Another militant group Jamiat-ul-Mujahedi said the riots that saw entire Muslim families burned alive in their homes had vindicated the "two-nation theory" of the founder of Pakistan, Ali Mohammed Jinnah.

Jinnah fought alongside other Indian leaders for independence from Britain in 1947, but also sought a separate state for Muslims, which became Pakistan.

"The incidents have proved beyond doubt that Muslims are not safe in India," Jamiat's spokesman Jameel Ahmed told AFP.

Both Hizbul and Jamiat are fighting against Indian rule in Kashmir and want the state to become part of Pakistan.

The profound sense of anger at the apparent indifference of the state security apparatus as Hindu mobs went on the rampage in Gujarat was not restricted to Kashmiri militants.

"The government of India has miserably failed to safeguard the life and property of Muslims in Gujarat," said Moulvi Umar Farooq, Kashmir's chief cleric and an influential leader of the region's main separatist alliance.

"Every heart is brewing with anger in Kashmir," he added.

"Fundamentalists, be they Muslims or Hindus, are a small minority everywhere," said student Yasmin Ara.

"Yet the disruptive power of their ideas and the potential of their threat to peace cannot be underestimated," she added.

Ara blamed the Gujarat government for acting too late to save Muslims from the "expected Hindu backlash" following the train attack.

The Hindu activists on the train on Wednesday had been returning from the town of Ayodhya in Uttar Pradesh state, where thousands of Hindus have been gathering in defiance of court orders to build a temple on the ruins of a 16th-century mosque razed by Hindu zealots in December 1992.

The destruction of the Babri mosque in Ayodhya triggered independent India's worst Hindu-Muslim riots in which more than 2,000 were killed -- most of them Muslims.

Prime Minister Atal Behari Vajpayee, who described the Gujarat violence as a "disgrace to the nation," is under intense pressure to stop the temple-building drive lest it spark another eruption of sectarian unrest.

The local media in Kashmir was critical of Vajpayee's Hindu fundamentalist BJP party, which heads the federal coalition government.

"The government has proved to be very weak and unworthy of leading the country.
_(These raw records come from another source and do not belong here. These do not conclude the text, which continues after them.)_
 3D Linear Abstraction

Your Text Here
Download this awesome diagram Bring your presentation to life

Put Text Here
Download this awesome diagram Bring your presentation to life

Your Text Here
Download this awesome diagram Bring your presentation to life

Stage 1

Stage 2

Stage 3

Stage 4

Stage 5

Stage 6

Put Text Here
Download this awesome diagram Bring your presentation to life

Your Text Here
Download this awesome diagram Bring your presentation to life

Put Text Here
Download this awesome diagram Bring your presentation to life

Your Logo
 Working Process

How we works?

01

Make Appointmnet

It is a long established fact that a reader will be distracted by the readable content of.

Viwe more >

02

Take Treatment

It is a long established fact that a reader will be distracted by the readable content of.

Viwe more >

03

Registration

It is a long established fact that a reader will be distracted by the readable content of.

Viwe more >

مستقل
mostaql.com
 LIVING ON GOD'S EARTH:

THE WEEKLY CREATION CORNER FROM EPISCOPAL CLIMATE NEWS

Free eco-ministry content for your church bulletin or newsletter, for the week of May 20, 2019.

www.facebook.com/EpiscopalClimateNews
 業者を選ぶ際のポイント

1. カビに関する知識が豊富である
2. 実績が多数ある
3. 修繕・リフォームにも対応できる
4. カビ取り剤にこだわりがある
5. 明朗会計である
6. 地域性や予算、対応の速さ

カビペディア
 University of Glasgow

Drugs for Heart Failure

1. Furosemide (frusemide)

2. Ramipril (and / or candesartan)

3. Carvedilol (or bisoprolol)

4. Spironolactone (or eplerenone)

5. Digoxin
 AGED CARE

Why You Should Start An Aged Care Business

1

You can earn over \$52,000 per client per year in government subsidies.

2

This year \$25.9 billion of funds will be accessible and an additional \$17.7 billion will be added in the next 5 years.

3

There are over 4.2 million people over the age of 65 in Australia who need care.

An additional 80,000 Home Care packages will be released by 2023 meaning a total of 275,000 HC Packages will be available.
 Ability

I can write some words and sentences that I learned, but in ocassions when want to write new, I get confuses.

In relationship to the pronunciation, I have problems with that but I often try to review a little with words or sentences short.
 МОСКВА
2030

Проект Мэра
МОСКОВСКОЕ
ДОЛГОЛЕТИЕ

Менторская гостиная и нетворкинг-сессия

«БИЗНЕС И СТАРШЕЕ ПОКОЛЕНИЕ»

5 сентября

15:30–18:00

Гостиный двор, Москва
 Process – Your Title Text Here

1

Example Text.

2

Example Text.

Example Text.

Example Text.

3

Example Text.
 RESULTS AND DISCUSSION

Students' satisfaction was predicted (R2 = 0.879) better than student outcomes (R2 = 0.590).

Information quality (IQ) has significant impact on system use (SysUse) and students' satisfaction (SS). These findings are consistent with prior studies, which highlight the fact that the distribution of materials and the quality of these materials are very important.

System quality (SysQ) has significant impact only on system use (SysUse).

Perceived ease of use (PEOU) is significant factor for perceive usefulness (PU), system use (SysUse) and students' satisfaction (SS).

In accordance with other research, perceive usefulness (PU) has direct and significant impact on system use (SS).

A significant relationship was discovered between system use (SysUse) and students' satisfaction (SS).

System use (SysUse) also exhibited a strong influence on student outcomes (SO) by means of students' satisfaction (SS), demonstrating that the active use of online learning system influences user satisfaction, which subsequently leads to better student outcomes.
The gore in Gujarat and the manner in which the situation has been handled proves that," said an editorial in the leading English daily Greater Kashmir.

The Kashmir Observer said: "Religious bigotry, inevitably, leads to violence and then thrives on it.

"For a country like India, the rise of fundamentalism, particularly among the majority community, has severely dented its image."